De acordo com Aristóteles, uma peça trágica consiste na representação de uma ação grave, completa e de alguma extensão, que imita os homens de caráter superior, e é composta por partes essenciais – hybris, phatos, ananké, reconhecimento, peripécia, catástrofe e catarse, que têm como finalidade suscitar no público o terror e a piedade.
Hybris
A hybris é definida como o sentimento capaz de conduzir o herói trágico à violação da ordem, seja ela social, política ou divina; é o orgulho desmedido que o faz desafiar as leis morais vigentes e as regras instituídas pelos deuses a todos os mortais. Cometer a hybris é cometer um ato que busca ultrapassar o limite humano na tentativa de atingir o universo dos deuses. Em "Édipo Rei", de Sófocles, a transgressão desse limite ocorre no momento em que Édipo tenta ludibriar os deuses para fugir do seu destino – assassinar seu verdadeiro pai, e casar com sua própria mãe. Acreditando poder controlar todos os seus passos, ele sai em busca de um destino diferente, não dando ouvidos às profecias do oráculo e interpretando-as à sua maneira, julgando-se acima dos deuses:
ÉDIPO:
Fui em sigilo a Delfos, de onde - flâmeo -
Foibos, sem dar-me o prêmio da resposta,
me despediu, mas, num lampejo, disse-me
o que previa: miséria, dor, desastre.
Faria sexo com minha própria mãe,
Gerando prole horrível de se ver;
Seria o algoz do meu progenitor.
Ouvi, fugi da pátria; mensurava
pelo estelário o quanto ela distava.
Queria achar um canto onde não visse
Cumprir-se a infâmia desse mau oráculo. [...]
(ÉDIPO REI, v. 786-796)
A cena em que Édipo foge de Corinto após ser alertado pelo oráculo das coisas que aconteceriam em seu futuro, é a que desencadeia sua hybris, pois é na tentativa de evitar que seu destino se cumpra que ele passa a se considerar o detentor de toda a verdade e único responsável por seu futuro. Neste momento, seu orgulho passa a prevalecer sobre a razão e sobre a ordem, ultrapassando, assim, o limite humano.
Quanto a "Macbeth", na sociedade elisabetana não há deuses nem o destino cego, há um único deus criador de tudo e todos, mas que deu ao homem o livre arbítrio. A ordem existente consiste numa estratificada hierarquia, formada de divisões sociais por meio das quais cada indivíduo tem sua posição estabelecida, pois tudo tem seu lugar no universo; caso essa ordem seja rompida, de alguma maneira ela deve ser restabelecida. Em "Macbeth" há uma violação dessa ordem hierárquica, desfeita pelo desejo exacerbado de Macbeth pelo poder – que é facilmente reconhecido na carta que ele manda a sua esposa, Lady Macbeth, quinta cena do primeiro ato, na qual ele conta a predição das bruxas sobre o seu futuro promissor, despertando um desejo incontrolável por um poder ainda maior:
LADY MACBETH: "They met me in the day of success, and
I have learned by the perfectest report they have more in
them than mortal knowledge. When I burned in desire to
question them further, they made themselves air, into
which they vanished. Whiles I stood rapt in the wonder of it.
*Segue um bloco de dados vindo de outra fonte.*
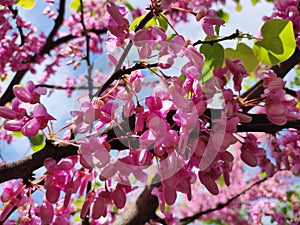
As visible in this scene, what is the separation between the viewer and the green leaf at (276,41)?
1480 millimetres

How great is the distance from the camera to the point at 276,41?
4.96 ft

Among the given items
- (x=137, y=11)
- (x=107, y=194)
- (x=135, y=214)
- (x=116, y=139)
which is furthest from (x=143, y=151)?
(x=137, y=11)

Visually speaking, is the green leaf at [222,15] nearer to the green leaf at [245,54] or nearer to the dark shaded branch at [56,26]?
the dark shaded branch at [56,26]

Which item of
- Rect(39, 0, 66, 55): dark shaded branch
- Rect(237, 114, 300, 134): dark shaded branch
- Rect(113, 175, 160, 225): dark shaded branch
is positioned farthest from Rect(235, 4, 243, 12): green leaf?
Rect(237, 114, 300, 134): dark shaded branch

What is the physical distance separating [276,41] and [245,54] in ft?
0.92

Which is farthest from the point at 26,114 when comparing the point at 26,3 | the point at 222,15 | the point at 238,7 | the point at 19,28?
the point at 238,7

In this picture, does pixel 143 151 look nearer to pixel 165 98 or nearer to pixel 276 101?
pixel 165 98

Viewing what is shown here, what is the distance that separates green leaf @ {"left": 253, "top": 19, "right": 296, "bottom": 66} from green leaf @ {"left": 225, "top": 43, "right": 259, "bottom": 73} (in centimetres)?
19

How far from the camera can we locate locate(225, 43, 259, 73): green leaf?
69.2 inches

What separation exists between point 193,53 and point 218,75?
0.16 meters

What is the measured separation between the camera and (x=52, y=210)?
4.25 feet

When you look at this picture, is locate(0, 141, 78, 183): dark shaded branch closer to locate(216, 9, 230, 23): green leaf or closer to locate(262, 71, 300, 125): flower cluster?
locate(262, 71, 300, 125): flower cluster

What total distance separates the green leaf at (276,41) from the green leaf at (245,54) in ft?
0.63

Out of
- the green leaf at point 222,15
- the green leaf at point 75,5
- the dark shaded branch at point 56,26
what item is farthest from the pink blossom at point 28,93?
the green leaf at point 75,5
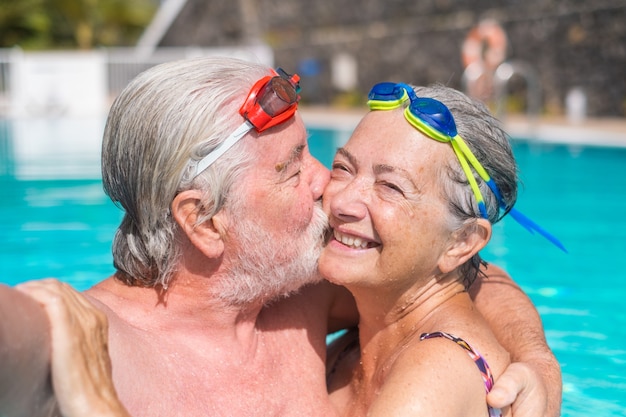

came missives from the king, who all-hailed me 'Thane of
Cawdor,' by which title, before, these weird sisters saluted
me, and referred me to the coming on of time with 'Hail,
king that shalt be!' This have I thought good to deliver thee,
my dearest partner of greatness, that thou might’st not lose the
dues of rejoicing, by being ignorant of what greatness is
promised thee. Lay it to thy heart, and farewell."
(MACBETH, I, v, 1-12)
Quando mata o rei para ocupar seu lugar, movido pelo sentimento de ambição e poder, seguindo seus instintos mais primitivos e negando as leis dos homens e de Deus, Macbeth vive sua hybris, pois ele não só comete um assassinato, mas também desfaz a harmonia do universo. Assim, enquanto "Édipo Rei" reflete o mundo grego antigo, repleto de deuses e com um destino imutável, "Macbeth" representa o mundo elisabetano, fundamentado numa sociedade hierárquica e com um só deus no topo. Portanto, a definição aristotélica de hybris não está presente na obra de Shakespeare do mesmo modo que está na peça de Sófocles, mas seria errôneo dizer que ela é inexistente, pois ela somente se transformou, adequando-se ao contexto elisabetano.
Pathos
Pathos representa todo o sofrimento e a amargura que o herói vive em decorrência de suas ações desmedidas, ou seja, sua hybris. Atua como uma espécie de punição por desafiar as leis divinas, fazendo-o dar-se conta de sua posição inferior diante do destino, e sofrer as conseqüências de todos os erros. Em "Édipo Rei", Édipo sofre diante de seu destino incerto, que, conforme vai se revelando, vai lhe causando ainda mais dor e angústia. Desde que é alertado pelo Oráculo sobre seu futuro, vive atormentado por saber que um dia mataria o pai e se casaria com a própria mãe; mas, mesmo lutando constantemente para fugir desse destino, sempre teme que ele se concretize:
ÉDIPO:
Aguardar o pastor, somente e só;
é o que me resta de Élpis – a esperança.
[...]
Ladrões mataram Laio, ele afirmou,
tu o disseste. Se confirmar o número
plural, concluo não ser o matador,
pois o um não pode ser igual a muitos.
Se mencionar um só viajante - um único -,
então a culpa incide sobre mim.
(ÉDIPO REI, v. 836-846)
Enquanto espera por uma resposta que revele tanto seu passado quanto seu destino, Édipo vive a amargura e o desespero que é causado diante do desconhecido, mas quando descobre que realmente poderia ter sido o assassino de Laio, vive intensamente sua phatos, que é causada pela descoberta e confirmação de sua total ignorância e de sua incapacidade diante dos deuses e do próprio destino.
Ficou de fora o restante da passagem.